Short problem
Output nothing but the lines from the line with "How far from the performer" through the end of the listing below, both ends included.

[start Input records]

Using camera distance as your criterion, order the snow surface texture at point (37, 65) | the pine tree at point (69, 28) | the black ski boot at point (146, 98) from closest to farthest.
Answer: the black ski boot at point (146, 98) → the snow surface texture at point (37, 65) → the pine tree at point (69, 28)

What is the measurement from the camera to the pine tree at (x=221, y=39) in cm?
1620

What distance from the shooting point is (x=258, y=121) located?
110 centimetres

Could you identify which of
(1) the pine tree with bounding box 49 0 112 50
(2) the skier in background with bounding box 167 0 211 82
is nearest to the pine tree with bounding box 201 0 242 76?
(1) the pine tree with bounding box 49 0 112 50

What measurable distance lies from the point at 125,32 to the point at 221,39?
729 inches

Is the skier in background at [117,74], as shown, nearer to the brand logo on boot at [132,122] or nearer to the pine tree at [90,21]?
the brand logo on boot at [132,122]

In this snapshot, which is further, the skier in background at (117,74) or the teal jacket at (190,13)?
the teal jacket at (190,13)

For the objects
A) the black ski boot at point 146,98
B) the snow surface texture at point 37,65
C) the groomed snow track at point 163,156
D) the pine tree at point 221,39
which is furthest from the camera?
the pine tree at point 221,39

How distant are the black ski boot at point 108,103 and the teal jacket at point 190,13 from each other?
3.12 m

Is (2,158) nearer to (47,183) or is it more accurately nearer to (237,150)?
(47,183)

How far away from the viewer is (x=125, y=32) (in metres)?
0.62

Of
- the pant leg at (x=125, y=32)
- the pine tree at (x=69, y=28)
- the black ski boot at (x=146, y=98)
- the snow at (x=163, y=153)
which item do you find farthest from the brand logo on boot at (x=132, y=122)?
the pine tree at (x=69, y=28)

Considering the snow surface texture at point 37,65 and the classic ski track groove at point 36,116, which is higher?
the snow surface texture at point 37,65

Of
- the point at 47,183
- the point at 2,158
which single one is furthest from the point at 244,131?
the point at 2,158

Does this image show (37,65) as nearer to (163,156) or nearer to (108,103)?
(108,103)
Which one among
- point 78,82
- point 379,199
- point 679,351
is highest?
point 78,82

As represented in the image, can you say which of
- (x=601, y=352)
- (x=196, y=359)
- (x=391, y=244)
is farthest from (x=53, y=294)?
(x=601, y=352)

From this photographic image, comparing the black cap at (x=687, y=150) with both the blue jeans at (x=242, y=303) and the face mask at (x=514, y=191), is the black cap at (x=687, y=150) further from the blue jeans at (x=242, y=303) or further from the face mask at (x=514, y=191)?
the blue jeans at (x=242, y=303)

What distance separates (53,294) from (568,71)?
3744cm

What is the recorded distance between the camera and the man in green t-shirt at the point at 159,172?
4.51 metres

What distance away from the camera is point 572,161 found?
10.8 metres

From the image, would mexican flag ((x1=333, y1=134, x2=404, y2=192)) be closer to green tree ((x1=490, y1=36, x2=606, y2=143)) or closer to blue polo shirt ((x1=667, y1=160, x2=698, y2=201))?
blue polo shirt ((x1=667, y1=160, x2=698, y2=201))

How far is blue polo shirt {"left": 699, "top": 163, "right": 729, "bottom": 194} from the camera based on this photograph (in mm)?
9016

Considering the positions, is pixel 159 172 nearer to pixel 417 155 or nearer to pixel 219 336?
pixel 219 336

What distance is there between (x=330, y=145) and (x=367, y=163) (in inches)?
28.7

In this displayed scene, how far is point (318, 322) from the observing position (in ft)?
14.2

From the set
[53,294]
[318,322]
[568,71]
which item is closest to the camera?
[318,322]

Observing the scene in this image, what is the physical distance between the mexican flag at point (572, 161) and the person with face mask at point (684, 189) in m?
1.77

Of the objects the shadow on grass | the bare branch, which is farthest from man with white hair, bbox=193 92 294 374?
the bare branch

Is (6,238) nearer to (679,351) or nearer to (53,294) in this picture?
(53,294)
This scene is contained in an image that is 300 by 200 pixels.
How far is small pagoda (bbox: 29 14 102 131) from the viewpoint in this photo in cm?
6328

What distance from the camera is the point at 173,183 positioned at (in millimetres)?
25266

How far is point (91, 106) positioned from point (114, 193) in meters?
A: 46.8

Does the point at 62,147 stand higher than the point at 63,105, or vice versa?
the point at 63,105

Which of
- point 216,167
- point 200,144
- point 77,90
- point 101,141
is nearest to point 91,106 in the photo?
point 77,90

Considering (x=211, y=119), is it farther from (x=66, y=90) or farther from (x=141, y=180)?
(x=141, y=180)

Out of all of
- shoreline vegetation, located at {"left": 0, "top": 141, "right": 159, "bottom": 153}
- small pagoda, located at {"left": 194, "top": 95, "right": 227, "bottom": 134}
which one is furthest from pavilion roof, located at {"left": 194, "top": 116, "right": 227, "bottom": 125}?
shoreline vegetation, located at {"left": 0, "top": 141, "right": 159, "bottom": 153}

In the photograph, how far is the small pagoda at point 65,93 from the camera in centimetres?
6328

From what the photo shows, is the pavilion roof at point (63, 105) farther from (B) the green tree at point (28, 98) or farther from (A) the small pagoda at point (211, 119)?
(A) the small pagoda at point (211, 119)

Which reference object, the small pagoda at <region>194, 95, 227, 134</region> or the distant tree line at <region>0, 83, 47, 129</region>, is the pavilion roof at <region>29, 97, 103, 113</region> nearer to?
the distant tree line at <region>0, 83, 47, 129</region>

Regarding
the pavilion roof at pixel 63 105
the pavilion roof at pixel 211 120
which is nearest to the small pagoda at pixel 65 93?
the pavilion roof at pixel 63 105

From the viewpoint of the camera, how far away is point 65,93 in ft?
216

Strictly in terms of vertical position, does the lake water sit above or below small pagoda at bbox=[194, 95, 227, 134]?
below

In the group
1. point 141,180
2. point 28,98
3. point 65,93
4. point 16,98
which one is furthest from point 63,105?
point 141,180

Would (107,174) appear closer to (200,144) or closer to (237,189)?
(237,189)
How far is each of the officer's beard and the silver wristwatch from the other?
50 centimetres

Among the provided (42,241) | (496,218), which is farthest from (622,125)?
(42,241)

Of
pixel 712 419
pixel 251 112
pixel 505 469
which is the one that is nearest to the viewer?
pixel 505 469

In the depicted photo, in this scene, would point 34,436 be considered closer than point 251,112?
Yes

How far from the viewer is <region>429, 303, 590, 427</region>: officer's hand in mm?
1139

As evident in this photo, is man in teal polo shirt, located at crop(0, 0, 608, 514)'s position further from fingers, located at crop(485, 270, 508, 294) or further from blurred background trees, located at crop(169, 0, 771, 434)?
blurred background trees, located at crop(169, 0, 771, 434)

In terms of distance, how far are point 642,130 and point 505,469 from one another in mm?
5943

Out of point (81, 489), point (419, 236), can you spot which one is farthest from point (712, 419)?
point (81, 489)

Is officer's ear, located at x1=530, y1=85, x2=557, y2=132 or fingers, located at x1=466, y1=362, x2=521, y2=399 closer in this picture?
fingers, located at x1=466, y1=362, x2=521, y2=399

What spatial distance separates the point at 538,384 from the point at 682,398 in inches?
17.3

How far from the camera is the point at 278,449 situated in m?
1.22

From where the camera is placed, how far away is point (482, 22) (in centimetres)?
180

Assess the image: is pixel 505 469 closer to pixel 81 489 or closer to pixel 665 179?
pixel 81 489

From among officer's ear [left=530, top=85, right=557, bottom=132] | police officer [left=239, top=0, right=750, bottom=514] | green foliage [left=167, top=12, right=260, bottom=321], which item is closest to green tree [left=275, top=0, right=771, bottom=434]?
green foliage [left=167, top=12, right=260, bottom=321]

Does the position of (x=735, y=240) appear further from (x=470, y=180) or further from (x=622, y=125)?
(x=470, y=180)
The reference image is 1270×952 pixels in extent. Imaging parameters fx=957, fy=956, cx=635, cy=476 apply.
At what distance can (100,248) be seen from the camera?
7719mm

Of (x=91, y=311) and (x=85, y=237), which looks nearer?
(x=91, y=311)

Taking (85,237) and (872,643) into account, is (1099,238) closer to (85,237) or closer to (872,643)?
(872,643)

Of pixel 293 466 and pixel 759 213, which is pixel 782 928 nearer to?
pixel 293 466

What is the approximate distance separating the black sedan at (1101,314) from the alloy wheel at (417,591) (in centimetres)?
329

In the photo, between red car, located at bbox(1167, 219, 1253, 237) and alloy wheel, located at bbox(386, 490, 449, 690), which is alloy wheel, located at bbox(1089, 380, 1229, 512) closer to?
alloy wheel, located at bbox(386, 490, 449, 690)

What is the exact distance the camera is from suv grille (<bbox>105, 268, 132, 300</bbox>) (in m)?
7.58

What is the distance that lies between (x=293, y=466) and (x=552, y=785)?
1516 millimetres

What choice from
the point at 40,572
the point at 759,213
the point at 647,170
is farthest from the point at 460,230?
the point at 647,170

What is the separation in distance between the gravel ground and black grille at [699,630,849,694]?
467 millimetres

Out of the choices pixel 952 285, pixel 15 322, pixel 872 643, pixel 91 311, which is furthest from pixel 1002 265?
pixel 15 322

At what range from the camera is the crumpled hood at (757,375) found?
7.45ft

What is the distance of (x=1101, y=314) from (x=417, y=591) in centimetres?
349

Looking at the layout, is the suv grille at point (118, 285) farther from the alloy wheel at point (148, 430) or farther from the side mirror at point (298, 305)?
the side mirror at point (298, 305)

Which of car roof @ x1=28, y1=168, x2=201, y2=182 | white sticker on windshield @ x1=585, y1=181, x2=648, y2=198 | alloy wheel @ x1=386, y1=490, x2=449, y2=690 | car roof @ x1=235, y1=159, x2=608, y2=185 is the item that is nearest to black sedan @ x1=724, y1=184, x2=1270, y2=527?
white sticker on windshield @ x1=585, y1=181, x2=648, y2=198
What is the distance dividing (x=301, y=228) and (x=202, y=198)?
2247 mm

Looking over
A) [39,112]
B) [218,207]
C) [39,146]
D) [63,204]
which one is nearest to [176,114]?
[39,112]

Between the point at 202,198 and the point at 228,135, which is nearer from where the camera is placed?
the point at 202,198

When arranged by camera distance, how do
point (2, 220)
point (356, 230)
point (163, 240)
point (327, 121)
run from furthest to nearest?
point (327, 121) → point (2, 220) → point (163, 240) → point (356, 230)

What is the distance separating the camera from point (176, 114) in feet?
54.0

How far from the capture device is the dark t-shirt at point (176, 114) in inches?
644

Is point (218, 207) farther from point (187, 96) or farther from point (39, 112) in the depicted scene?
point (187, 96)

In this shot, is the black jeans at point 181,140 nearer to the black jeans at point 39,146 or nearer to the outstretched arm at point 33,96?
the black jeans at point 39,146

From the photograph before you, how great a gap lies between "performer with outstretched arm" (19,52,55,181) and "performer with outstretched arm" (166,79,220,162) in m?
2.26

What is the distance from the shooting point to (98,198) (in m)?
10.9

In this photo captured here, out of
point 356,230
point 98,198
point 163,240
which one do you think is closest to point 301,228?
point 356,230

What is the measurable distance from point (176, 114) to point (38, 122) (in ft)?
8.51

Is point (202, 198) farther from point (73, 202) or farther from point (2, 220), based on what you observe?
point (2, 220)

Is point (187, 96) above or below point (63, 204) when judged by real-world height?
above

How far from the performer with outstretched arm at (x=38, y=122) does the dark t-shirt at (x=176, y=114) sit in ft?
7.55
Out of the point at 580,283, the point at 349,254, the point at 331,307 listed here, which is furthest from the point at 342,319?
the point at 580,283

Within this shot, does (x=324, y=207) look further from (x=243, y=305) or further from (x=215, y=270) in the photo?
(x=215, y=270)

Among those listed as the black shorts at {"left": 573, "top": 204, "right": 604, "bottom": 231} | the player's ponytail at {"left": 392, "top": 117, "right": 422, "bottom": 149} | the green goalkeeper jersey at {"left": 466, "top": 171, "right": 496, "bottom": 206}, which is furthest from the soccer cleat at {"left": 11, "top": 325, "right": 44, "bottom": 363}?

[end Input records]

Solved exercise
How far from the performer with outstretched arm at (x=38, y=122) does the dark t-shirt at (x=176, y=114) sit in ft?
7.55
Out of the point at 580,283, the point at 349,254, the point at 331,307 listed here, which is furthest from the point at 342,319?
the point at 580,283

Within this shot, does (x=324, y=207) look further from (x=243, y=305) or further from (x=215, y=270) in the photo?
(x=215, y=270)

Among those listed as the black shorts at {"left": 573, "top": 204, "right": 604, "bottom": 231} | the player's ponytail at {"left": 392, "top": 117, "right": 422, "bottom": 149} | the green goalkeeper jersey at {"left": 466, "top": 171, "right": 496, "bottom": 206}, which is furthest from the soccer cleat at {"left": 11, "top": 325, "right": 44, "bottom": 363}?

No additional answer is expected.